[Document source]
Après un YS IX qui a réussi à préserver l’ADN de la franchise en matière d’exploration malgré des environnements cloisonnés, le studio Nihon Falcom avait déclaré souhaiter ouvrir une toute nouvelle page pour sa franchise d’Action-RPG phare. Logiquement, l’enthousiasme s’est emparé des amateurs, qui se voyaient déjà renouer avec le frisson de la découverte d’une nouvelle formule comme ce fut le cas avec le huitième épisode canonique, propulsé dès sa sortie au panthéon des épisodes les plus appréciés. Avec Ys X: Nordics, le studio puise dans les légendes et la topographie nordique pour mettre en scène une aventure aux paysages côtiers, aux accents épiques et aux tonalités scandinaves. On ferme les yeux gentiment sur la “petite” incohérence géographique du sous-titre (le golfe d’Obélia, théâtre des événements de Nordics étant sans aucun doute plutôt localisé au nord d’Ispani -homologue de l’Espagne- que dans le Grand Nord) et on fait travailler la suspension consentie de l’incrédulité. Si l’Aventure est à ce prix, ainsi soit-il. Des bateaux, des mystères, de la baston et, surtout, la promesse d’une aire de jeu plus vaste que jamais attendent le joueur, avide de retourner décimer la faune et la flore à mach 2 sur des percussions à 180 pulsations par minute. Mais en ces temps troublés, on ne le sait que trop bien : les belles promesses n’engagent que ceux qui les croient. YS X: Nordics fait-il réellement table rase et se détache-t-il de son modèle ?

Le grand détournement

Adol Christin, célèbre aventurier aux cheveux rouge n’a pas toujours été cet explorateur expérimenté qu’on connaît aujourd’hui. Même lui a connu le frisson du premier pas. Ys X: Nordics ne nous propose pas de les découvrir, le sujet ayant été couvert dans les deux premiers opus, mais s’en rapproche tout de même beaucoup, en mettant en scène une aventure placée temporellement entre Ys 2 et Memories of Celceta. Adol, alors âgé de 17 ans, n’est encore qu’un jeune aventurier à la réputation naissante qui embarque sur un navire à destination du prochain chapitre de son épopée. Hélas pour lui, le capitaine n’a pas graissé la patte de la marine de Balta, un groupe de pirates qui garantit sa protection aux marins en échange d’un pot de vin. C’est donc prématurément qu’Adol, accompagné de Dogi et du docteur Flair, se fait débarquer dans la ville de Carnac. Pour poursuivre son périple, l’équipe se met alors à la recherche d’un nouveau moyen de transport ainsi que d’une activité pour renflouer ses finances. Seulement voilà, quand l’aventurier aux cheveux rouge ne cherche pas l’aventure, c’est l’aventure qui vient à lui, et pas qu’un peu. La seule découverte d’un coquillage étrange, duquel résonne une voix mystérieuse aurait déjà été une raison suffisante pour Adol. Mais chez Falcom, on ne fait pas les choses à moitié. Quand la ville se fait attaquer par les griegers, créatures immortelles pour quiconque ne manie pas le mana, Adol voit de nouvelles et puissantes capacités s’éveiller. Le clou est finalement enfoncé par sa rencontre avec Karja, une jeune membre de la Marine à laquelle il se retrouve inexplicablement lié par une étrange chaîne. Adol n’a alors plus d’autre choix que de prêter main-forte à ses nouveaux compagnons pour pouvoir reprendre son voyage.

[Données]

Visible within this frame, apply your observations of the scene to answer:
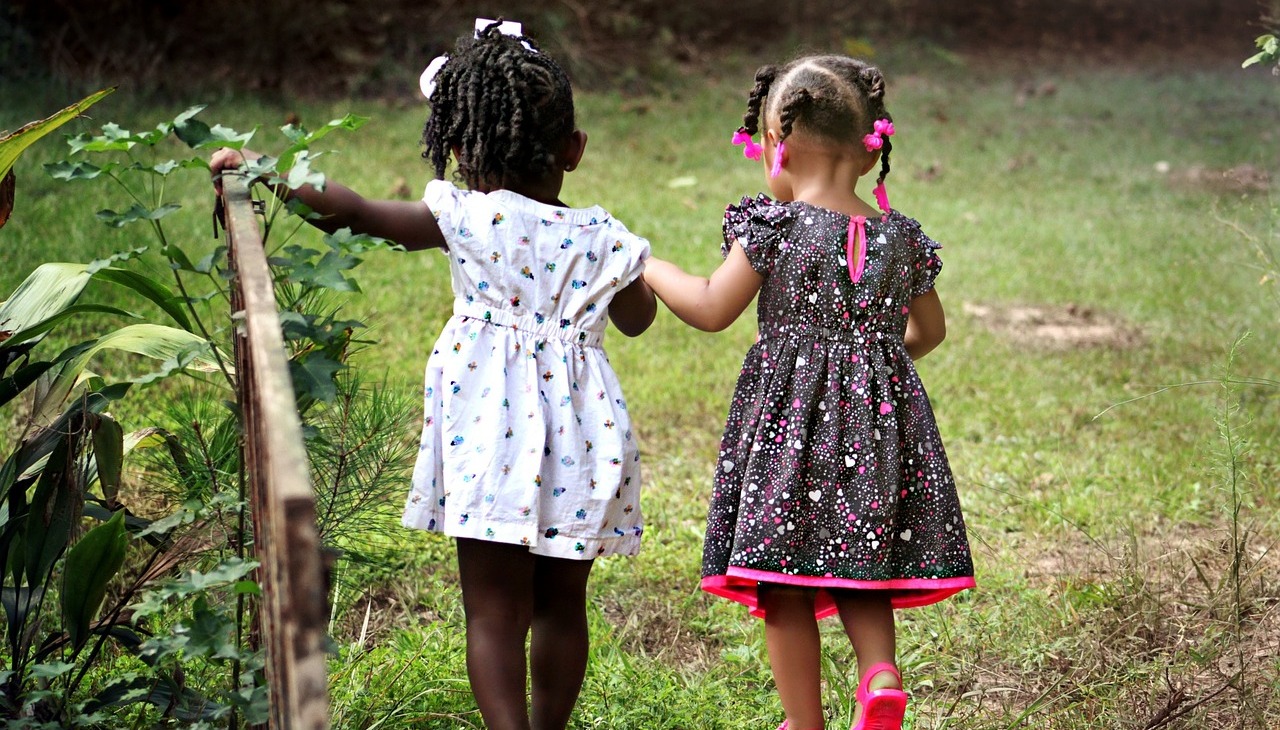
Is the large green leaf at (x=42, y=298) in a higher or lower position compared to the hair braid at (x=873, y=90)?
lower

[Consignes]
[1] D'après le texte sur Ys X: Nordics, pourquoi Adol est-il débarqué prématurément à Carnac ? Répondez en une à trois phrases.
[2] Selon le texte sur Ys X: Nordics, quel âge a Adol au moment de cette aventure ?
[3] Rédigez la suite du texte sur Ys X: Nordics à partir de sa dernière phrase.
Les données n'ont aucun lien avec le texte sur Ys X: Nordics.

[Réponses]
[1] Le capitaine du navire n'a pas versé de pot-de-vin à la marine de Balta, un groupe de pirates qui garantit sa protection aux marins en échange de cet argent. C'est pour cette raison qu'Adol, accompagné de Dogi et du docteur Flair, se fait débarquer avant l'heure dans la ville de Carnac.

[2] Il a 17 ans.

[3]
One PYs

Après le cadre carcéral de Balduq, Ys X: Nordics revient à une formule plus ouverte qui met l’accent sur la navigation, au travers de l’exploration à la fois terrestre et maritime du golfe d’Obélia. Très tôt dans l’aventure, Adol et sa clique embarquent à bord du Sandras, un bateau aussi miteux que légèrement armé, dont l’amélioration s’avère rapidement être la clé de la progression du groupe. Il faut bien avouer que sa résistance initiale ne le destine pas franchement à voguer fièrement au beau milieu des courants marins assassins, des tourbillons périlleux ou encore des flottes immortelles belliqueuses ayant bien assez de poudre à bord pour envoyer par le fond quelques centaines de coquilles de noix. La progression est donc conditionnée à la fois par des obstacles naturels et l’armée grieger qui occupe certaines localisations stratégiques à reconquérir. Heureusement, Adol n’a jamais apprécié les voyages en ligne droite et profite de l’exploration des nombreuses îles environnantes pour dénicher le matériel et la main-d’œuvre nécessaire pour transformer le navire en véritable maître des océans. Et s’il peut redresser quelques torts au passage et transformer les alliés d’un jour en compagnons d’armes permanents, apportant leur contribution à bord, c’est tout bénef’. Au final, l’évolution du Sandras rappelle beaucoup le village des naufragés de Ys VIII sans les phases de défense. Mais après tout, chez les nordiques, la tactique, c’est l’attaque.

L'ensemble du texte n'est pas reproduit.